POLÍTICA

Flávio diz que Lula “implorou” por t…Ver mais

A relação entre Brasil e Estados Unidos voltou ao centro do debate eleitoral, e uma declaração de Flávio Bolsonaro colocou o tema entre os assuntos que devem ganhar espaço na campanha presidencial de 2026. O candidato afirmou que, caso seja eleito, pretende conduzir as negociações comerciais com Washington de uma maneira diferente da adotada pelo governo Lula. A declaração ocorre em meio às discussões sobre as tarifas impostas pelos Estados Unidos a produtos brasileiros e acrescenta um novo componente à disputa eleitoral. Em entrevista divulgada nesta quarta-feira (26), Flávio afirmou que pretende buscar um entendimento direto com o governo norte-americano e defendeu uma relação baseada na reciprocidade entre os dois países.

Ao comentar o chamado tarifaço, Flávio fez críticas à condução das negociações pelo governo federal e afirmou que Lula teria buscado uma solução diante das medidas anunciadas por Washington. A avaliação do candidato é que uma eventual administração sob seu comando adotaria outra postura nas conversas com os Estados Unidos. Segundo ele, a intenção seria estabelecer uma negociação em condições equivalentes, evitando que o Brasil ocupasse uma posição considerada menos favorável. A fala rapidamente ganhou repercussão porque une dois temas de forte interesse do eleitorado: a política externa e os impactos econômicos provocados pelas tarifas sobre produtos brasileiros.

O cenário comercial entre Brasília e Washington, entretanto, continua em negociação. Brasil e Estados Unidos marcaram uma reunião virtual para a próxima segunda-feira, 31 de agosto, com o objetivo de discutir as tarifas aplicadas por Washington. O encontro contará com a participação do ministro do Desenvolvimento, Indústria e Comércio Exterior, Márcio Elias Rosa, e do representante comercial norte-americano Jamieson Greer. A retomada das conversas ocorreu depois de uma ligação entre Lula e Donald Trump, que orientou sua equipe a voltar ao diálogo com o governo brasileiro. A expectativa de uma mudança imediata nas tarifas é considerada limitada, mas Brasília avalia que a reabertura das negociações pode ampliar a lista de produtos beneficiados por exceções.

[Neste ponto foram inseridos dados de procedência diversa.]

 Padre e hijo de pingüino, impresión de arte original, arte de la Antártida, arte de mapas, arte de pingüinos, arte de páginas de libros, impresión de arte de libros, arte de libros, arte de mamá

É justamente nesse ambiente que a declaração de Flávio ganha dimensão eleitoral. O candidato busca apresentar uma proposta de relacionamento com os Estados Unidos baseada em maior proximidade política e em negociações diretas, enquanto o governo Lula sustenta a necessidade de defender os interesses comerciais e a autonomia brasileira. A discussão também ultrapassa a questão tarifária, já que as relações entre os dois países envolvem comércio, investimentos, diplomacia e diferentes temas políticos. Para o eleitor, o debate tende a ganhar importância à medida que as campanhas apresentem suas propostas para a economia e para a inserção do Brasil no cenário internacional.

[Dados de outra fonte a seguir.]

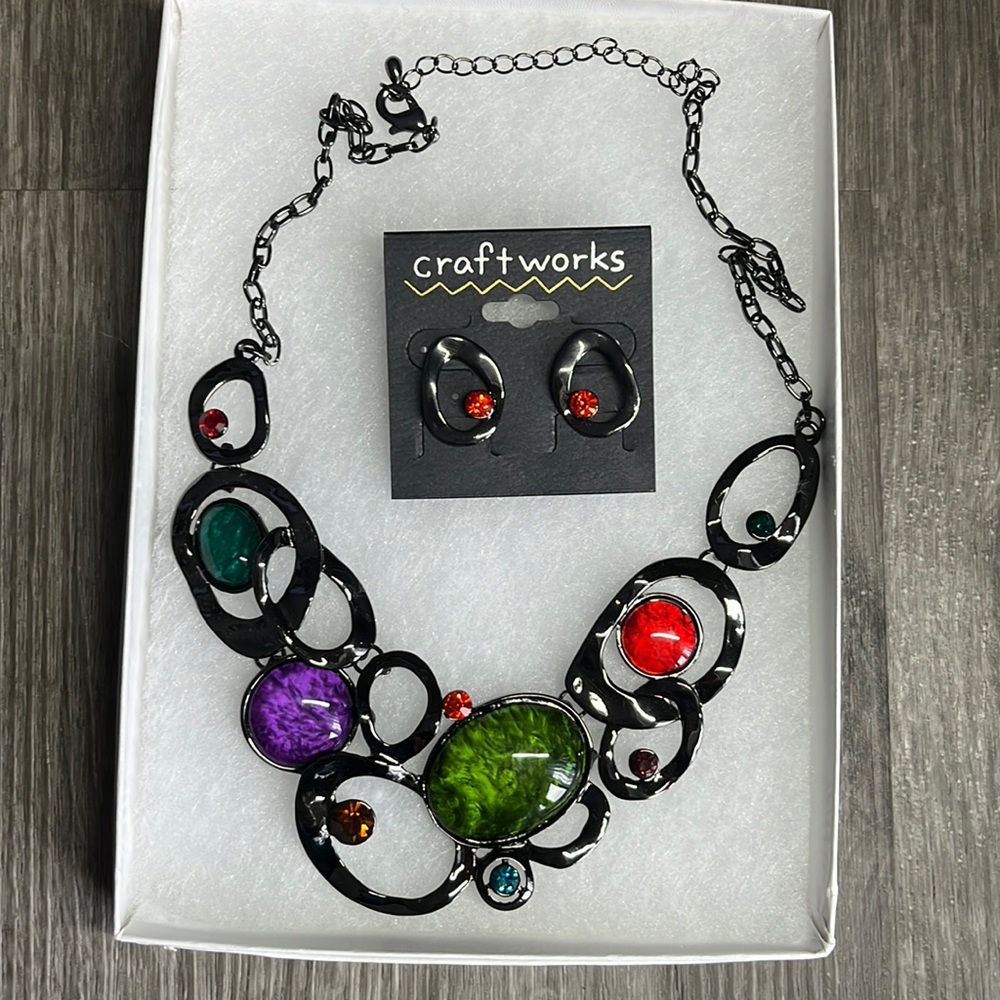 Craftworks Necklace and Earring Set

A disputa pelo Palácio do Planalto também ajuda a explicar por que cada declaração sobre o tarifaço passou a receber atenção especial. Uma pesquisa PoderData/Aya divulgada em 27 de agosto mostrou Lula com 38% das intenções de voto no primeiro turno, contra 35% de Flávio Bolsonaro, enquanto em uma simulação de segundo turno os dois aparecem novamente muito próximos: 45% para Lula e 44% para Flávio. O levantamento ouviu 2.400 pessoas entre 23 e 26 de agosto e está registrado no Tribunal Superior Eleitoral. Nesse contexto, temas econômicos e decisões relacionadas às relações internacionais podem ser incorporados às estratégias dos candidatos na tentativa de conquistar eleitores ainda sem escolha definida.

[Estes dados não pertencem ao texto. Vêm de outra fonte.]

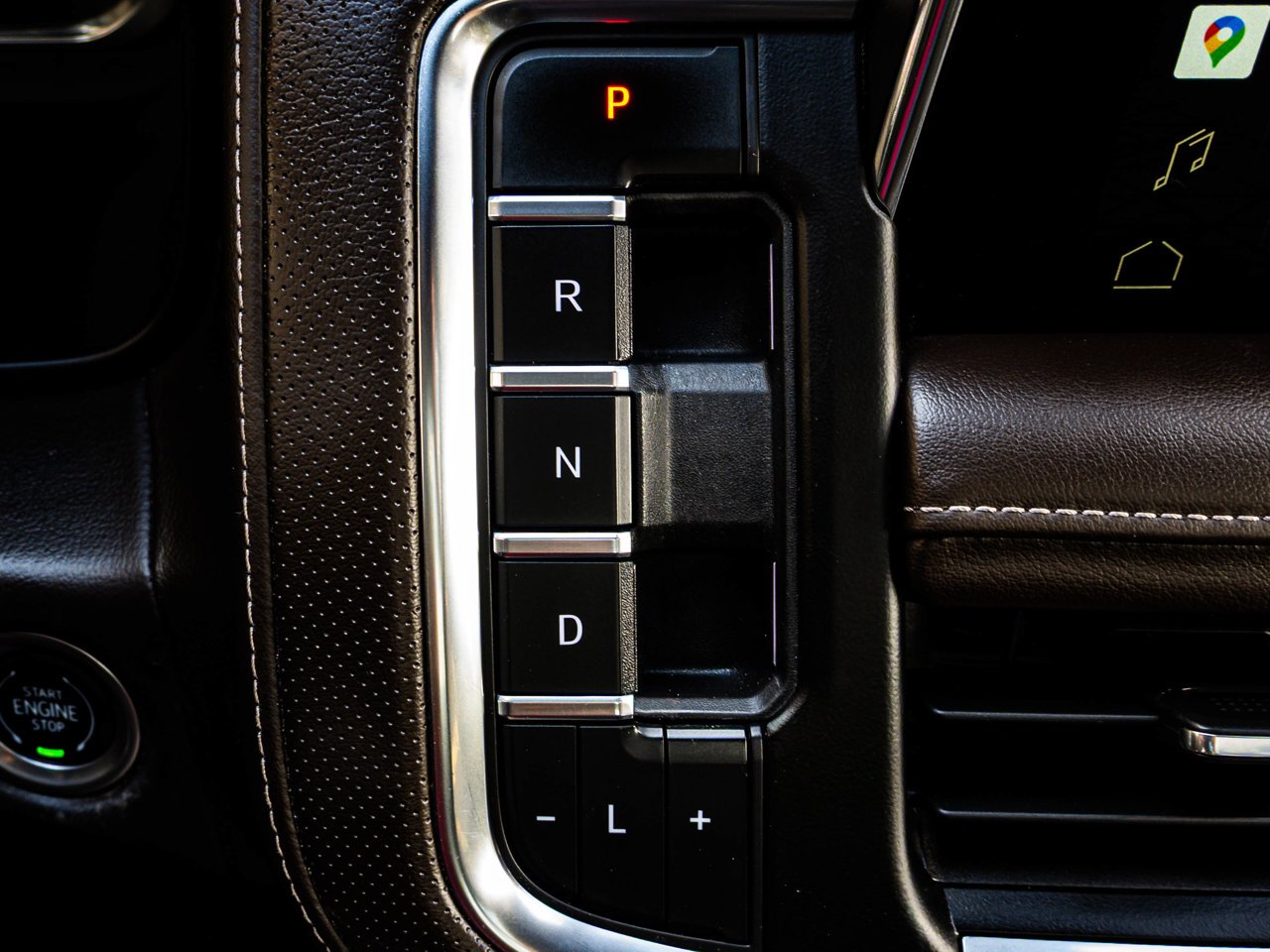 2022 GMC Yukon XL 4WD 4dr SLT Red Sherwood Park - photo #25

Com a campanha avançando, a relação com os Estados Unidos deverá continuar sendo um dos assuntos acompanhados de perto por eleitores e pelo setor produtivo. A próxima rodada de negociações entre os governos brasileiro e norte-americano poderá oferecer novos elementos para o debate, enquanto os candidatos deverão apresentar suas próprias interpretações sobre o caminho mais adequado para o país. Flávio Bolsonaro já sinalizou que pretende apostar em uma negociação que classifica como “de igual para igual” e em uma aproximação maior com Washington. Lula, por sua vez, mantém a estratégia de defender os interesses brasileiros nas conversas com os Estados Unidos. O resultado dessa disputa de visões poderá ter peso relevante na campanha de 2026, especialmente para um eleitorado atento aos efeitos que decisões internacionais podem provocar na economia brasileira.